Vets from the UAE Ministry of Environment and Water's office at the Dubai Cargo Village said the import permit papers for Sarbi were approved last month. Sarbi is currently staying at an undisclosed pooch hotel in a Dubai kennel that costs the Australian government Dh85 ($23) per day. She is regularly exercised and is fed and cleaned twice a day, a source said.

Sarbi was declared missing in action following a clash between Taliban insurgents and an Australian Special Operations Task Group on September 2, 2008. The firefight earned a SAS trooper a Victoria Cross for gallantry. Troops took wounded soldiers to a hospital but Sarbi was unable to catch up with them.
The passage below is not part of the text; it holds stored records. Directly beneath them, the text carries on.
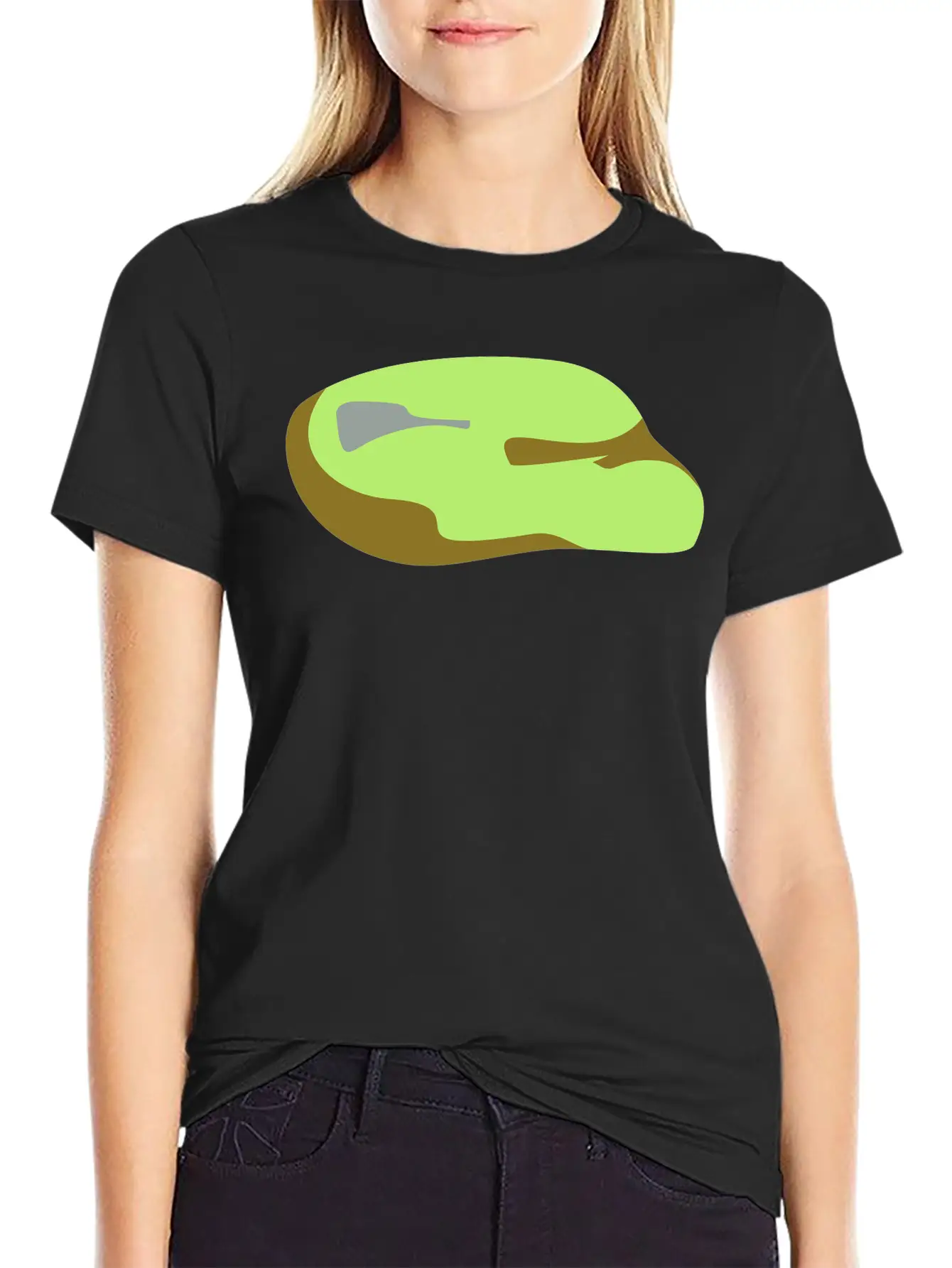 Rock Timeless Short Sleeve Tee – Comfy And Minimalist Design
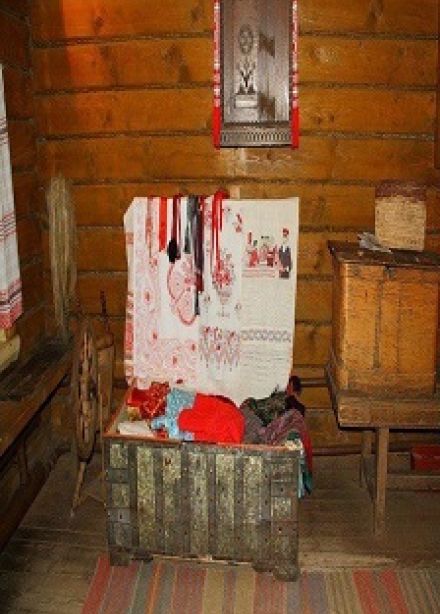 Тайна бабушкиного сундука. Программа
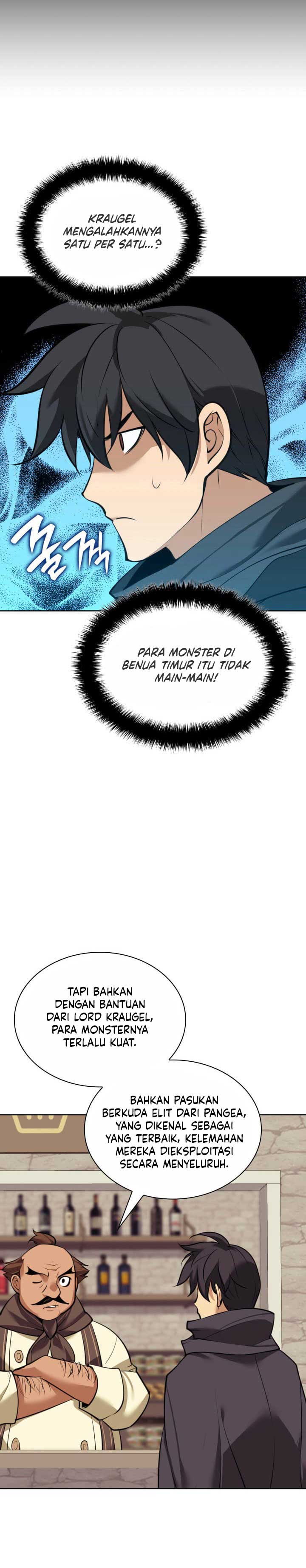 Overgeared New Chapter 254 page 22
Coalition forces failed to pinpoint Sarbi's whereabouts. This prompted Australian troops to put out an Afghan-language lost-and-found notice in the locality where she was lost. In November 2009, 14 months after she was declared missing in action, a US soldier patrolling near a base in northern Oruzgan found Sarbi with an Afghan man and returned her to her handlers.

Sarbi left the Australian base at Tarin Kowt in May. She was taken to Kandahar for vet checks before heading to Kabul for clearances.

Dubai may have been picked as a halfway house for Sarbi because the UAE is a rabies-free country, Dr Shella Mohammad, a government veterinarian at Dubai Cargo Village, said. The Australian government said no ransom was paid for Sarbi's recovery. An insurgent leader was thought to have sought a $10,000 (Dh36,800) ransom for her return. It was speculated that special forces captured the leader's father but he did not agree to a trade-off. The Australian military denied both stories. Australian authorities are expected to give Sarbi a re-entry permit by 2010-end or early 2011, sources said.